Monday, Oct. 16, 1933

The Roosevelt Week

Last week President Roosevelt found himself neck-deep in labor troubles, which engrossed him to the exclusion of most other troubles (see p. 12). Returning from addressing the American Legion at Chicago, he stopped off in Manhattan to open the charity drive season with an address before the Conference of Catholic Charities (see p. 13). At his town house he received General Hugh Samuel Johnson, just out of the hospital where he had been nursing a painful boil. For him President Roosevelt signed 17 NRA codes, most important of which were those for banks, boot & shoe manufacturers, retail lumber dealers, retail automobile dealers.

Back at the White House, which 2-year-old Sara Delano Roosevelt had held down all by herself while her grandparents were in Chicago, the President put in two days arranging a conference between captive mineowners and striking miners (see p. 12). He left to General Johnson the task of opening the NRA "Buy Now" campaign, while Mrs. Roosevelt and daughter started a little recovery campaign of their own by promising to accept from a Manhattan manufacturer the first two ladies' coats with NRA tags sewn in them, to prove they were stitched under the coat & suit code.

President Roosevelt went out to Griffith Stadium to see the Washington Senators win their only game of the World Series from the New York Giants (see p. 40). Two other spectators at the game were moose-tall Sir Ronald Lindsay, British Ambassador to the U. S., and scowling, bald-browed Sir Frederick William Leith-Ross, economic adviser to His Majesty's Government, in the U. S. to talk about settling Britain's $4,500,000,000 War Debt (TIME, Oct. 9). Sir Frederick did not meet the President that afternoon, but on his third day in Washington he paid a brief courtesy call at the White House.

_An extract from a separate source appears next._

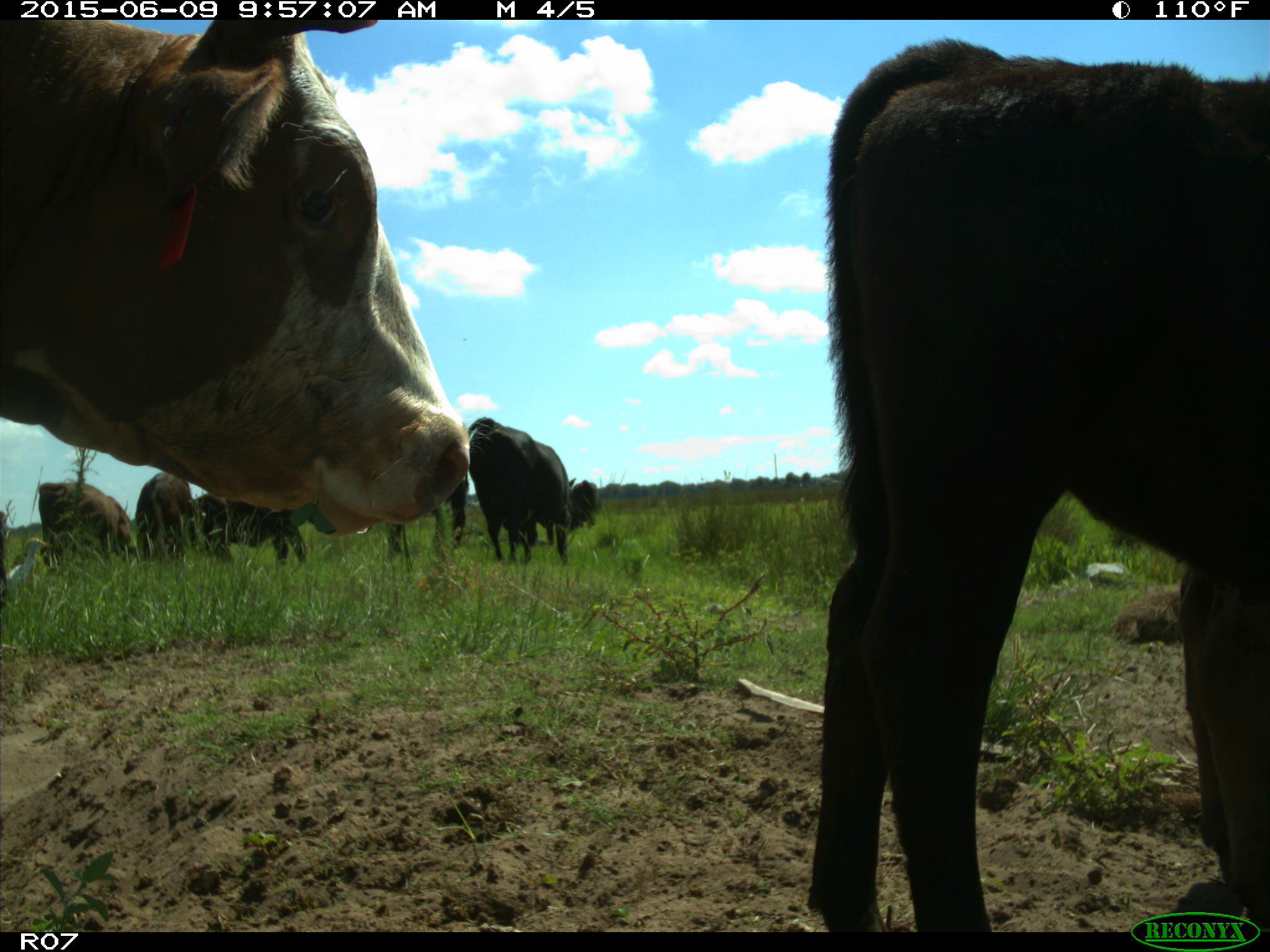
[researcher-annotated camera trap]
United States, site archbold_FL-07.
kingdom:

Meanwhile, Sir Frederick had presented himself at the State Department and at the Treasury, where he met his opposite number, young Undersecretary Dean Acheson. Each side made friendly little announcements. From a Treasury spokesman: "There is no use disguising the fact that the British cannot pay the entire sum due. To proceed on any other basis would be foolish." From Sir Ronald Lindsay: "Cancellation might come into the discussion, but it will go out again just as quickly, if I understand the feeling in the U. S."

Result of the Acheson-Leith-Ross conversations were to be transmitted play-by-play to the President. He was expected to ask no less than a lump payment of 50% of the debt. The British talked of offering 10%. Equally important were to be the discussions as to what kind of dollars and pounds any settlement was to be made in. Both sides were hopeful that the (See col. 3) two great off-gold nations, sitting head-to-head by themselves, might come nearer to an understanding on international currency stabilization than was possible at the many-tongued London Conference fiasco. What the temper of incoming Congress would be with regard to debt settlement, neither the President nor anyone else could predict.

P:All summer long President Roosevelt asked for the resignation of goat-bearded Federal Trade Commissioner William E. Humphrey of Seattle (TIME, Sept. 25). Commissioner Humphrey clung doggedly to his $10,000 job. Last week the wearied President ordered him summarily removed, filled his post with another Republican, as required by law, but one more to his liking--George C. Matthews of Wisconsin. Fighting to the last ditch, Commissioner Humphrey stuck to his desk until he was notified that the rest of the Commission "declined" to recognize him any longer. Then he stomped off threatening he would take his grievance to the Supreme Court on the grounds that while a President might remove a postmaster appointed by a predecessor, he could only remove a Trade Commissioner for incompetence or malfeasance.

Also appointed to the Commission was Professor James M. Landis of Harvard Law School, 34-year-old Democrat who helped draft the Securities Act.

P: White House guests: Baseballers George Herman ("Babe") Ruth, Walter Johnson; Cinemactress Marie Dressier.